Output, word for word, each line from the one with "Пример При горении" through the end of the listing below, excluding every picture.

INFORMATION PROVIDED:
◇ ◇ ◇ ◇ ◇
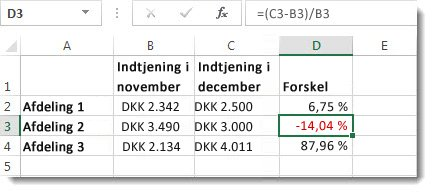 Excel-data med en negative procent formateret med rødt i celle D3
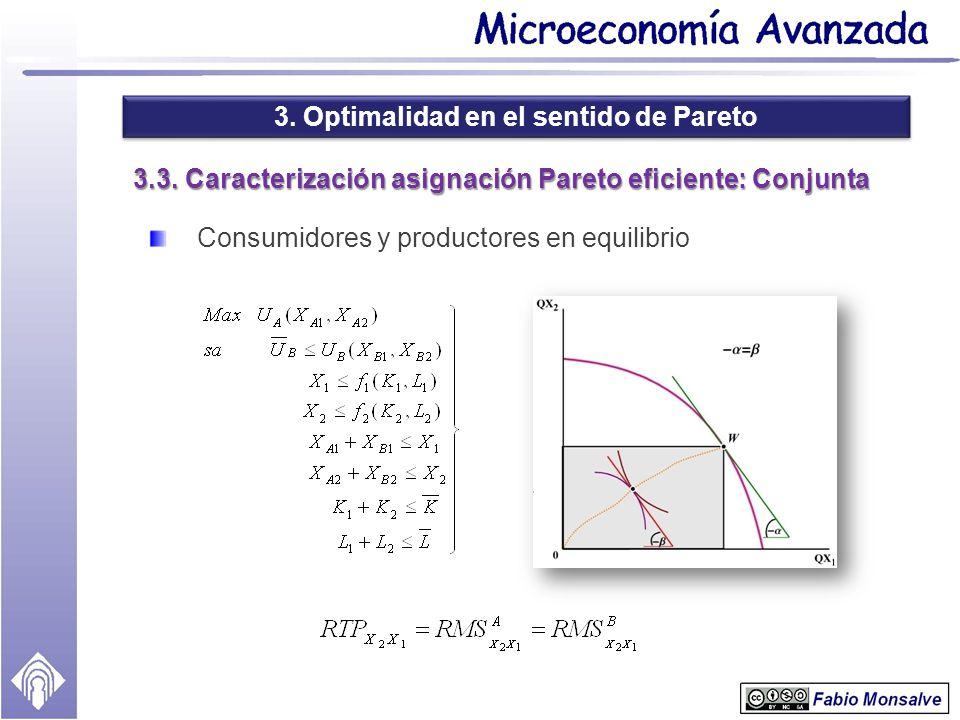 3. Optimalidad en el sentido de Pareto 3.3. Caracterización asignación Pareto eficiente: Conjunta Consumidores y productores en equilibrio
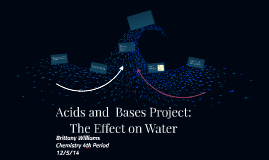 Acids and  Bases Project:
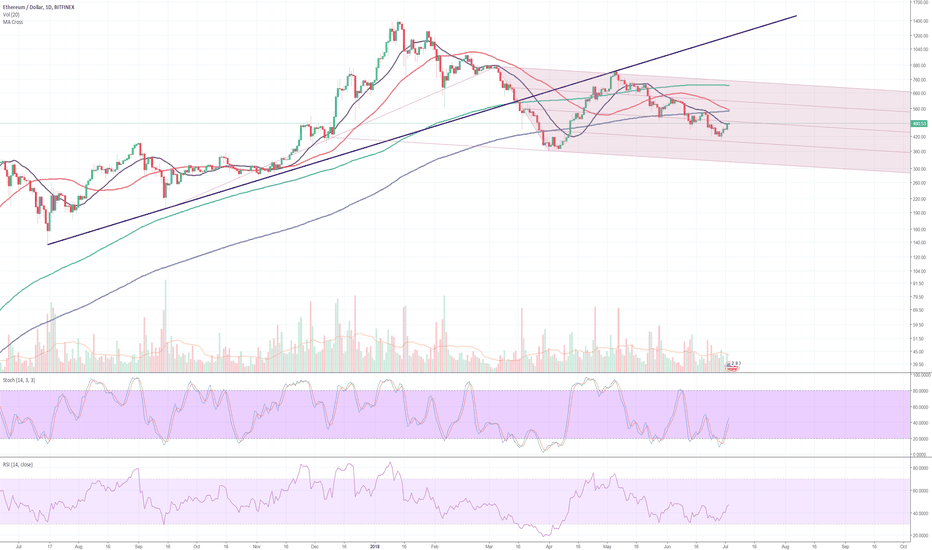 ETHUSD: ETH bouncing & continued bleed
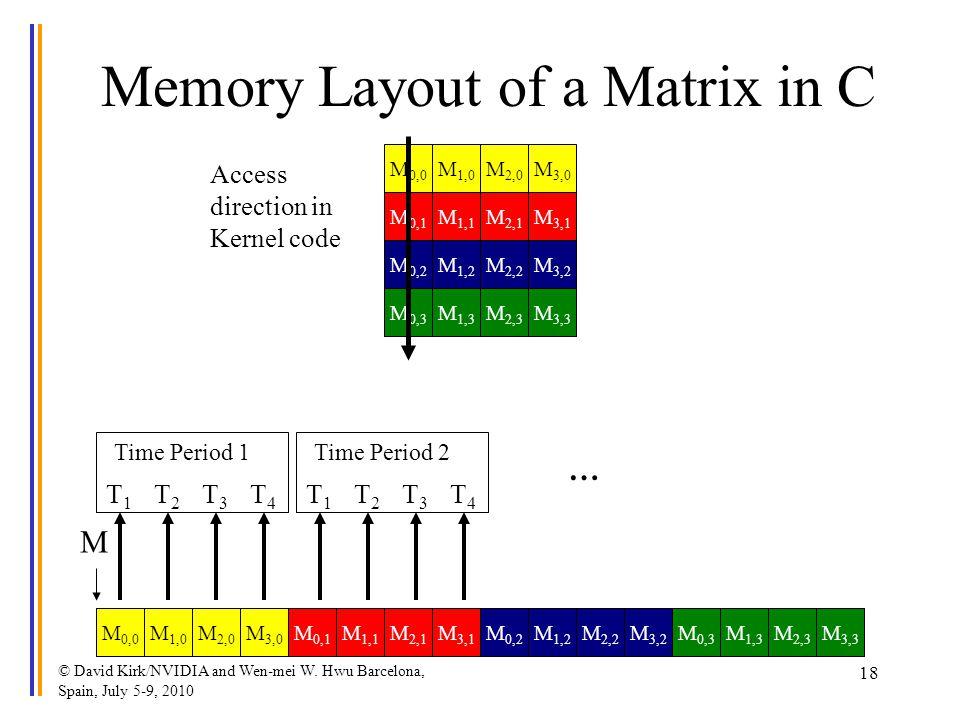 © David Kirk/NVIDIA and Wen-mei W. Hwu Barcelona, Spain, July 5-9, 2010 18 M 2,0 M 1,1 M 1,0 M 0,0 M 0,1 M 3,0 M 2,1 M 3,1 Memory Layout of a Matrix i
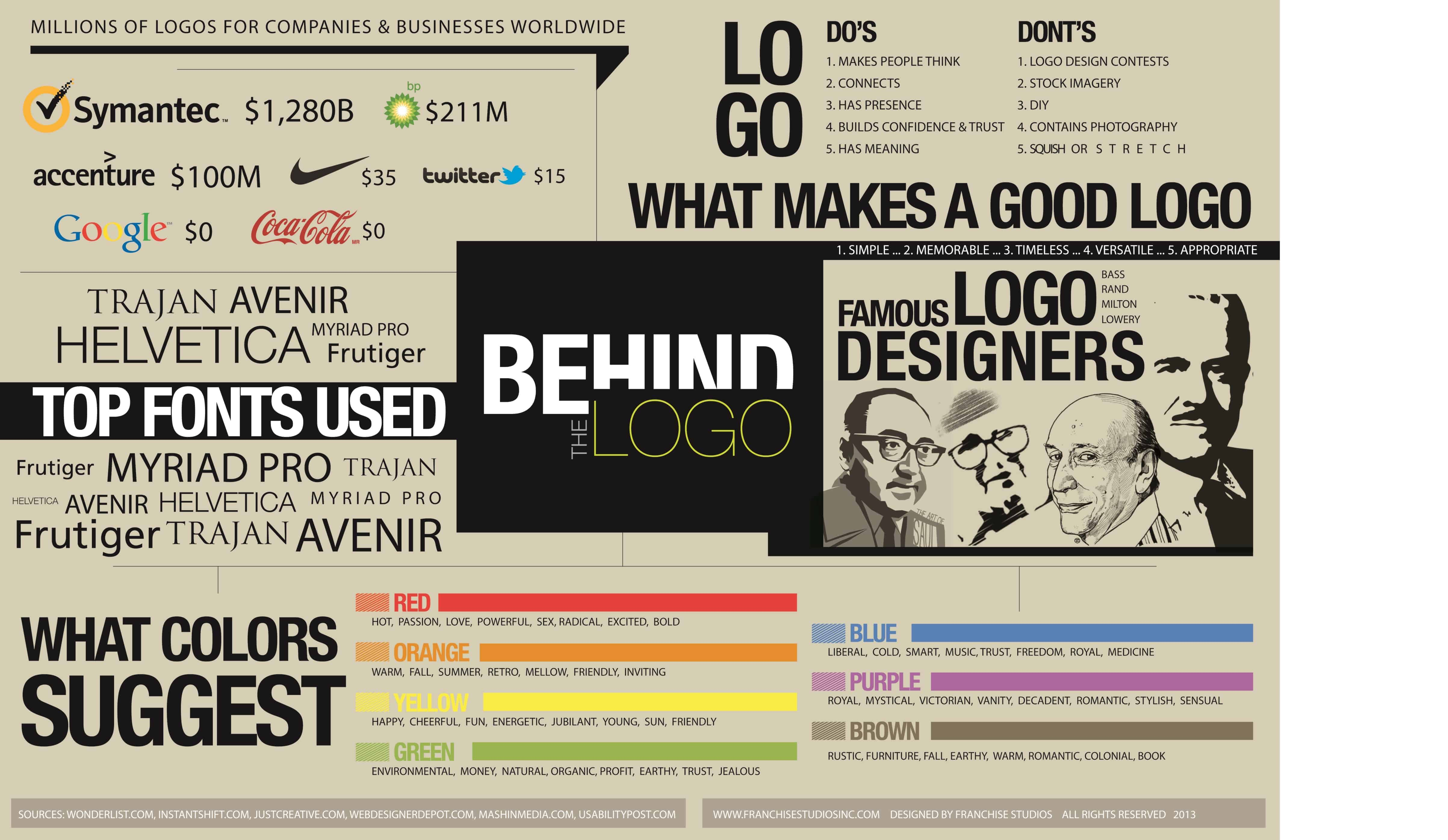 Behind The Logo [infographic]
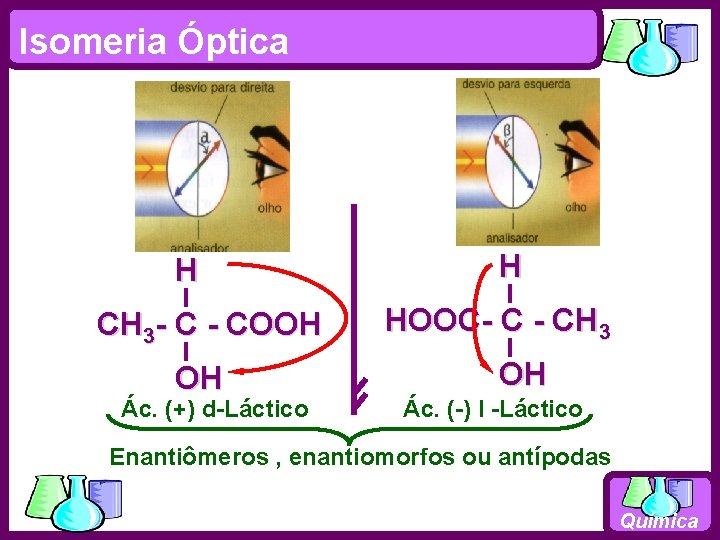 Isomeria Óptica Luz polarizada H CH 3 - C - COOH OH Ác. (+)
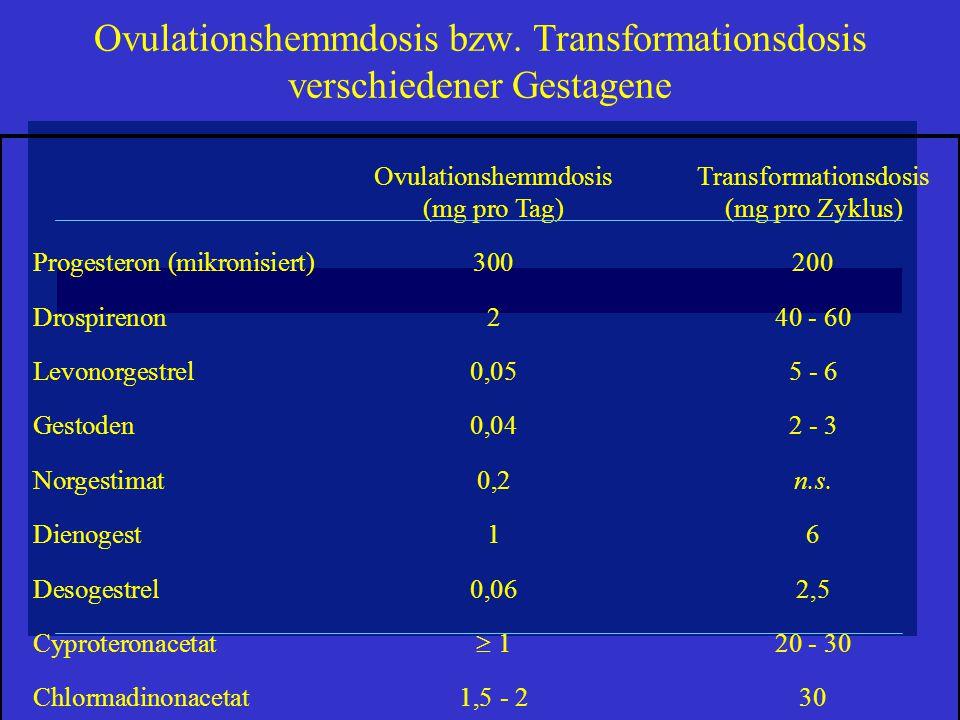 Ovulationshemmdosis bzw. Transformationsdosis verschiedener Gestagene OvulationshemmdosisTransformationsdosis (mg pro Tag)(mg pro Zyklus) Progesteron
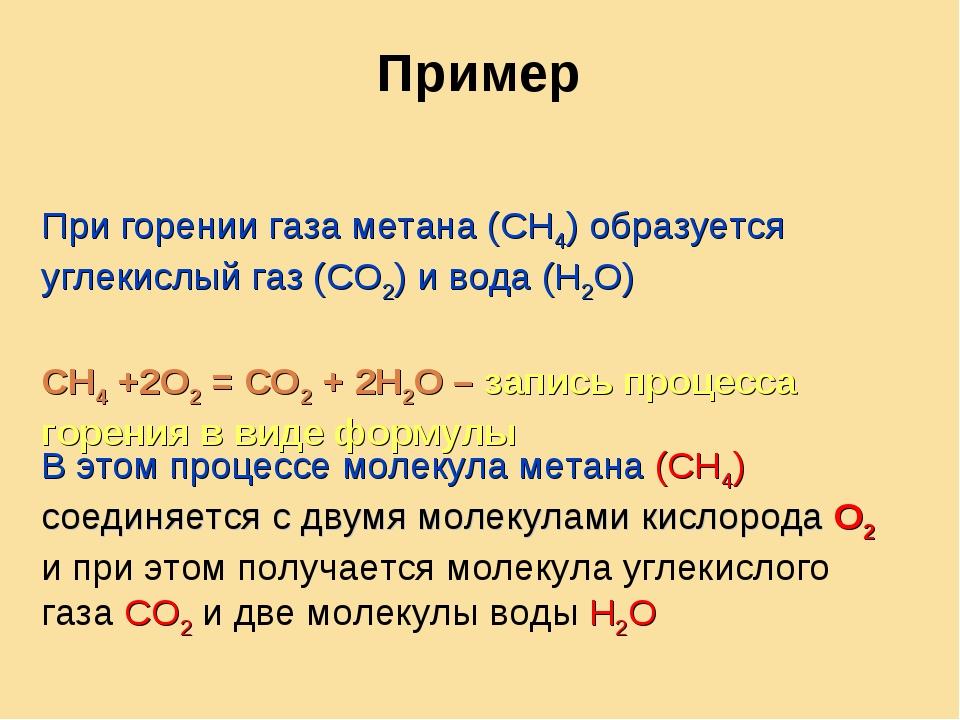 Пример При горении газа метана (СН4) образуется углекислый газ (СО2) и вода (...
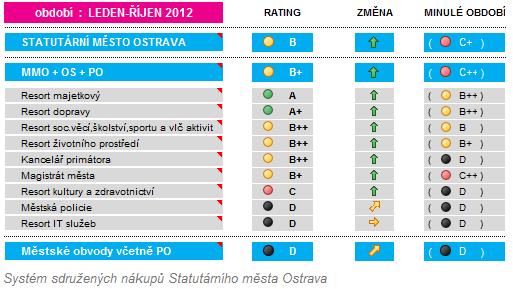 eCentre-Ostrava-2012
◇ ◇ ◇ ◇ ◇
ANSWER FOR THIS EXERCISE:
 Пример При горении газа метана (СН4) образуется углекислый газ (СО2) и вода (...
 eCentre-Ostrava-2012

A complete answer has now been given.